TEXT FOR ANALYSIS: Begin

Despite global uncertainty over a potential economic recession, global aluminum supply will continue to be under pressure by high demand through this year, according to executives at top U.S. producer Alcoa Corp.
“European smelters and more recently one smelter in North America have cut capacity due to higher energy prices,” CEO Roy Harvey said on a conference call detailing second quarter earnings. “On the demand side, while there is some global uncertainty in the near term, demand continues to grow.”
He added that, “Given the price and cost pressures over the past quarter, we also see significant amounts of global alumina and aluminum capacities that are likely to be cash negative based on an analysis through June, which means global operating capacities will remain under pressure.”
Headquartered in Pittsburgh, the company has operations across 10 countries.
Soaring natural gas prices led to the company reaching an agreement for a two-year curtailment of its smelting capacity at its San Ciprian smelter in northwestern Spain. “We successfully completed that full curtailment this year and we’re actively working on arranging competitive power arrangements to support the agreed upon restart,” Harvey said.
Daily production at its San Ciprian refinery is also down 15%, where natural gas prices “are higher there in fact than anywhere else that we operate” climbing to more than $25/gigajoule, “a nearly fivefold increase since early 2021.”
The energy picture in Europe remains “a very complicated situation changing each and every day” Harvey said, not only for natural gas but “also the knock-on impacts to the electricity market.”
Due to “exorbitant natural gas prices,” the San Ciprian refinery is “simply a loss-making enterprise at this point,” Harvey said.
Harvey said the company has spot exposure in Spain along with a smelter plant in Norway. He added that southern Norway is less impacted by European energy prices than “in places like Spain and other places, so that helps to keep the energy prices a little bit more realistic. Although we have seen pretty significant increases.”
The company’s facilities in Mujin, Norway and Shardall, Iceland have long-term power contracts, and are “not exposed to spot issues.”
Full Order Book
The company had a good quarter even as aluminum prices have dropped this year by more than 10%.

TEXT FOR ANALYSIS: End
DATA BELOW: Begin

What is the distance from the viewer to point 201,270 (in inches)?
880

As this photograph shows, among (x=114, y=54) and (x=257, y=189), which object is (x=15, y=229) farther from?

DATA BELOW: End

▸ PROBLEM DESCRIPTION:
Can you set down, word for word, the stretch of the aluminum supply article above from "Despite global uncertainty" through "producer Alcoa Corp."?

▸ SOLUTION TO THIS EXERCISE:
Despite global uncertainty over a potential economic recession, global aluminum supply will continue to be under pressure by high demand through this year, according to executives at top U.S. producer Alcoa Corp.